# Does anyone build an 18650 compatible battery tube for the McGizmo Haiku?



## vph0107 (Nov 30, 2020)

Hey all! I've been slowly working up my McGizmo Haiku "kit." I'm slowly building up to have separate heads that each serve different purposes, and am currently looking for a 18650 tube that I can use to extend runtimes. I saw that Moddoo has made some in the past, and also saw that some people were able to use the 2x123 pak to use a 16650 instead. That would be my next option, but otherwise, does anyone make or know of anyone who makes compatible bodies for this? Thanks. Also, wasn't sure whether to put this in general custom forum, or McGizmo subforum, so please relocate if needed. Thanks again!


----------



## nbp (Nov 30, 2020)

You could try member mcbrat. He spins some nice little one off custom lights and I would think he could make you a tube.


----------



## Random Dan (Nov 30, 2020)

Do you want something titanium and matching looks, or just functional?

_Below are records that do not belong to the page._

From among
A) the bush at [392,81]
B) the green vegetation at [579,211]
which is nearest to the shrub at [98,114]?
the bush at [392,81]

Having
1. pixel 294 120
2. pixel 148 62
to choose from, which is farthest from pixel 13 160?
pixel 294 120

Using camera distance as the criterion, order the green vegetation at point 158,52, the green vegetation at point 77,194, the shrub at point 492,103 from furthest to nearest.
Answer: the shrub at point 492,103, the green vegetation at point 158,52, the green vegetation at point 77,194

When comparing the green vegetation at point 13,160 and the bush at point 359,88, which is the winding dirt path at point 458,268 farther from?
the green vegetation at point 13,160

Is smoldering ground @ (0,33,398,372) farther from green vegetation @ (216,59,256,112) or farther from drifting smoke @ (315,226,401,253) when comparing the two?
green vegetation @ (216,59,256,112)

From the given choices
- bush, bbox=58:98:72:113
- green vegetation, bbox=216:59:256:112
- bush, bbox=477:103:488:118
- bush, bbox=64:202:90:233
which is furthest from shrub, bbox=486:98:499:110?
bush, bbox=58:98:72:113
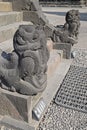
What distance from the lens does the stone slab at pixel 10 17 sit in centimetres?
481

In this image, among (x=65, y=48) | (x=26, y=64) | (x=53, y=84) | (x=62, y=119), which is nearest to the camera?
(x=26, y=64)

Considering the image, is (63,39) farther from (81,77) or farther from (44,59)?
(44,59)

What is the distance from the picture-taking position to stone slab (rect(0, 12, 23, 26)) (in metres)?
4.81

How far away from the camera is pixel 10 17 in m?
5.16

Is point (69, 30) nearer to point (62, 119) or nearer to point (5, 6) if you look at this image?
point (5, 6)

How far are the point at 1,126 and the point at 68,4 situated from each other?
2649 cm

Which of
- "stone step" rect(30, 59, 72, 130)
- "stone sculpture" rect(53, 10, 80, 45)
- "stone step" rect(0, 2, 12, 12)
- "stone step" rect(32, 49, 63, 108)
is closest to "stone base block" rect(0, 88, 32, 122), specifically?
"stone step" rect(30, 59, 72, 130)

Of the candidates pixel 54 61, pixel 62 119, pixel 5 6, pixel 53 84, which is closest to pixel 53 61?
pixel 54 61

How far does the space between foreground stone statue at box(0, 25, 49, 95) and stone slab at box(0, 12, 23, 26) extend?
2319 mm

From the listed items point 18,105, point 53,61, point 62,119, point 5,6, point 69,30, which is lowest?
point 62,119

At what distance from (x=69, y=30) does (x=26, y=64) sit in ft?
9.57

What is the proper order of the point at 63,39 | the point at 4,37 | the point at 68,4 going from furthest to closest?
the point at 68,4
the point at 63,39
the point at 4,37

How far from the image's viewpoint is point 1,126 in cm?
258

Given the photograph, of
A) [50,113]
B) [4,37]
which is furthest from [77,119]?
[4,37]
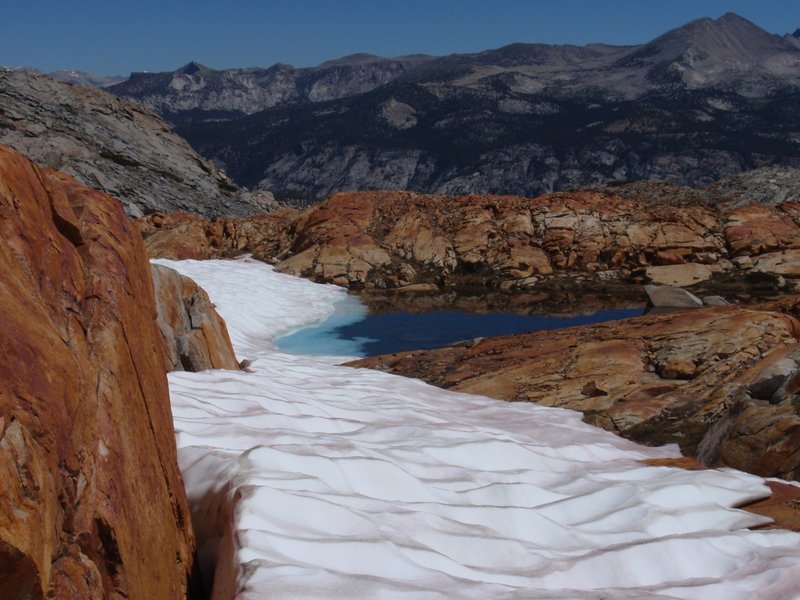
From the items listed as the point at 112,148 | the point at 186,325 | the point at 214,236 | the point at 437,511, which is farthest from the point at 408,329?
the point at 112,148

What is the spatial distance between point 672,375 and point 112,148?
52.5 meters

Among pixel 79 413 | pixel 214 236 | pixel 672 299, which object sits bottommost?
pixel 672 299

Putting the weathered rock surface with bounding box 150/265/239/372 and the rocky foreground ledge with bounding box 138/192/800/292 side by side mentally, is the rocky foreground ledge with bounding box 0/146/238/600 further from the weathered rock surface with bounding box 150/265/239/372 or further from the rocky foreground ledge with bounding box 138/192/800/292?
the rocky foreground ledge with bounding box 138/192/800/292

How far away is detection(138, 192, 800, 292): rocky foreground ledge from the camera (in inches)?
1020

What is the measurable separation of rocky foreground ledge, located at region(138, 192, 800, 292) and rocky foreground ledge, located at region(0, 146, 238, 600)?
21.3 m

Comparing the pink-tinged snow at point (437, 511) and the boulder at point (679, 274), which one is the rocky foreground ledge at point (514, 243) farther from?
the pink-tinged snow at point (437, 511)

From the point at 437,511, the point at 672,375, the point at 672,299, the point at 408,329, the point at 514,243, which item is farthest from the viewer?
the point at 514,243

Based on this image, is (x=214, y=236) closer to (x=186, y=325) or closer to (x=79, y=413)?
(x=186, y=325)

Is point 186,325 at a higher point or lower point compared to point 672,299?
higher

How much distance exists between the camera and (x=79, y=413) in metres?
3.54

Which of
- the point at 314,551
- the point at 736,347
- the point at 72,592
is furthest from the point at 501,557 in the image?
the point at 736,347

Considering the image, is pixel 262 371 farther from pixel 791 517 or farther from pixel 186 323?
pixel 791 517

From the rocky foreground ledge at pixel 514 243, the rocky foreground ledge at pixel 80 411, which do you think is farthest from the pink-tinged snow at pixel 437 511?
the rocky foreground ledge at pixel 514 243

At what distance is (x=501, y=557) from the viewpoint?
199 inches
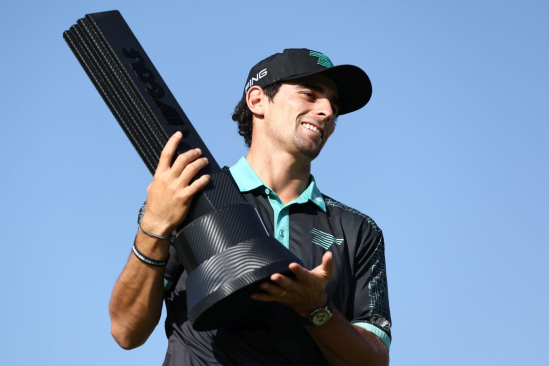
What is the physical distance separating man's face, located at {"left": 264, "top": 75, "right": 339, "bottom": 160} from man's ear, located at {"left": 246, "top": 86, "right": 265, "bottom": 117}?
8 centimetres

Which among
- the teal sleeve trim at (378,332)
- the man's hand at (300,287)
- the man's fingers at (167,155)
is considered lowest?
the teal sleeve trim at (378,332)

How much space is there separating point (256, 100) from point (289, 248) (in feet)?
4.66

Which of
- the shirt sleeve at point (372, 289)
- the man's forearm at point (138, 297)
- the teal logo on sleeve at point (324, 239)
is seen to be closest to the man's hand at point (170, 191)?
the man's forearm at point (138, 297)

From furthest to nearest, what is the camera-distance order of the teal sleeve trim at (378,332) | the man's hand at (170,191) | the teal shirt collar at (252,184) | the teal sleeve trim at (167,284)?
the teal shirt collar at (252,184) → the teal sleeve trim at (378,332) → the teal sleeve trim at (167,284) → the man's hand at (170,191)

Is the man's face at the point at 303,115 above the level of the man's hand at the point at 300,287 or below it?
above

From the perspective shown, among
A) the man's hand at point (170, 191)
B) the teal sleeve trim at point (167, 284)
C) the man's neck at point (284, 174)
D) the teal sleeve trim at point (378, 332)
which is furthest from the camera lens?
the man's neck at point (284, 174)

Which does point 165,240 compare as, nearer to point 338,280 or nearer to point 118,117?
point 118,117

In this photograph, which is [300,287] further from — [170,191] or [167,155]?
[167,155]

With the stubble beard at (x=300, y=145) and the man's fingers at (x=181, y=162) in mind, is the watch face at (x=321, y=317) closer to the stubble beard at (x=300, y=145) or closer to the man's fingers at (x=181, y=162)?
the man's fingers at (x=181, y=162)

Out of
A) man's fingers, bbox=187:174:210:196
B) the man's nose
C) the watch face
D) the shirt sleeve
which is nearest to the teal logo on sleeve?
the shirt sleeve

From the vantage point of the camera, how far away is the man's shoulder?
17.1 ft

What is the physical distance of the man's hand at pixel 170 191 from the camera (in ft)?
13.5

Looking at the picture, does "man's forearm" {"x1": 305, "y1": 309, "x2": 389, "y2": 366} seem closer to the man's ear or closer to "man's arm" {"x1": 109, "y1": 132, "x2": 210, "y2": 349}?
"man's arm" {"x1": 109, "y1": 132, "x2": 210, "y2": 349}

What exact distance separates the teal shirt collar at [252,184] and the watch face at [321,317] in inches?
41.6
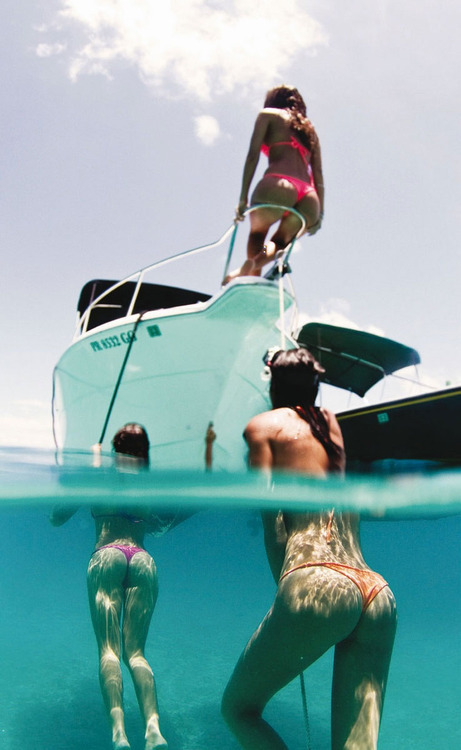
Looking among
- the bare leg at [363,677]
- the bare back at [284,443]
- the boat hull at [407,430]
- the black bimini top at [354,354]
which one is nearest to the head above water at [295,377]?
the bare back at [284,443]

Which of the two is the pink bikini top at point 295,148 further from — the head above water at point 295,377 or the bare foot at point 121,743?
the bare foot at point 121,743

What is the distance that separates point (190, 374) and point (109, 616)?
11.5 feet

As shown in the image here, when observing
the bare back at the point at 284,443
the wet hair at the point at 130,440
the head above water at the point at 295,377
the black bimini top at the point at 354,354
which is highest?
the black bimini top at the point at 354,354

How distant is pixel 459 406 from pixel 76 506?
6.00m

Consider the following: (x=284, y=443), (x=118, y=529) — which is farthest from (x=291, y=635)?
(x=118, y=529)

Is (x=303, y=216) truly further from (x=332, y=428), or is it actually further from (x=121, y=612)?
(x=121, y=612)

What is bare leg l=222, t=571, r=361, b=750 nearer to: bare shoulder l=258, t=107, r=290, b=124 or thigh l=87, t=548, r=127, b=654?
thigh l=87, t=548, r=127, b=654

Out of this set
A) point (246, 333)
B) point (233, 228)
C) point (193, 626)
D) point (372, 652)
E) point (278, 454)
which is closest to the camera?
point (372, 652)

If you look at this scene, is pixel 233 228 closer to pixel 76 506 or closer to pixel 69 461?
pixel 69 461

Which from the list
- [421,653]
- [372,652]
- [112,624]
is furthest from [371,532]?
[372,652]

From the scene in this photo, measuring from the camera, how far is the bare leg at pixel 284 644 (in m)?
1.72

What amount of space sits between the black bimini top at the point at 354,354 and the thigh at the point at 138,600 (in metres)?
8.35

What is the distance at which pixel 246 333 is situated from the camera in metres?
6.36

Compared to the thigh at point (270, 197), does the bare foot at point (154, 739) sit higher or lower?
lower
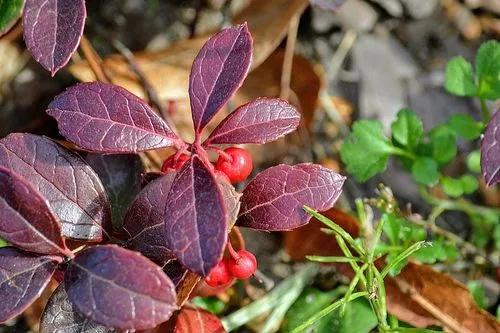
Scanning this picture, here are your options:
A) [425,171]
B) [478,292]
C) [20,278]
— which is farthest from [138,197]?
[478,292]

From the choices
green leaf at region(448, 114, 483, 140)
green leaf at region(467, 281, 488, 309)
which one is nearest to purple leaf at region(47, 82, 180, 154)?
green leaf at region(448, 114, 483, 140)

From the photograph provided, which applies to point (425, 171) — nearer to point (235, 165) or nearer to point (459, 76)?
point (459, 76)

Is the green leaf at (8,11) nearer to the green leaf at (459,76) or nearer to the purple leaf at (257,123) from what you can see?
the purple leaf at (257,123)

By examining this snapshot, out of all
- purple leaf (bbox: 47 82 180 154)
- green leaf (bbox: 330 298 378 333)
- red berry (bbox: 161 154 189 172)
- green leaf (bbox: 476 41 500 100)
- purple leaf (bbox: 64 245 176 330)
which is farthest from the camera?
green leaf (bbox: 330 298 378 333)

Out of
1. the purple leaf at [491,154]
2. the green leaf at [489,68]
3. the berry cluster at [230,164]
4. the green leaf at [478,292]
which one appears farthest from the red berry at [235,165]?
the green leaf at [478,292]

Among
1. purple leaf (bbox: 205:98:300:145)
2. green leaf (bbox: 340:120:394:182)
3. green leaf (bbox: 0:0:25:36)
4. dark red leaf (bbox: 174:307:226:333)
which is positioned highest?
green leaf (bbox: 0:0:25:36)

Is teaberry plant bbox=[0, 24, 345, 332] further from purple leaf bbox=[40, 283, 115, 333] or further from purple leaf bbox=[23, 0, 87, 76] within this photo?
purple leaf bbox=[23, 0, 87, 76]

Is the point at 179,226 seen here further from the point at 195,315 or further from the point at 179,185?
the point at 195,315

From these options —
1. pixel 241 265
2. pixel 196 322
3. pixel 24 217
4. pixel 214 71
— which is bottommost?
pixel 196 322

Oveready and Malkoff both make 18650 compatible e-series bodies which should work with a haiku.


----------



## vph0107 (Nov 30, 2020)

I wouldn't need to make something closely matching, titanium would be preferable. Functional is my goal, but I'd like to retain some of the aesthetic if possible, just don't want to make it look too much like Don's original design so as to respect his work.


----------



## mcbrat (Nov 30, 2020)

vph0107 said:


> I wouldn't need to make something closely matching, titanium would be preferable. Functional is my goal, but I'd like to retain some of the aesthetic if possible, just don't want to make it look too much like Don's original design so as to respect his work.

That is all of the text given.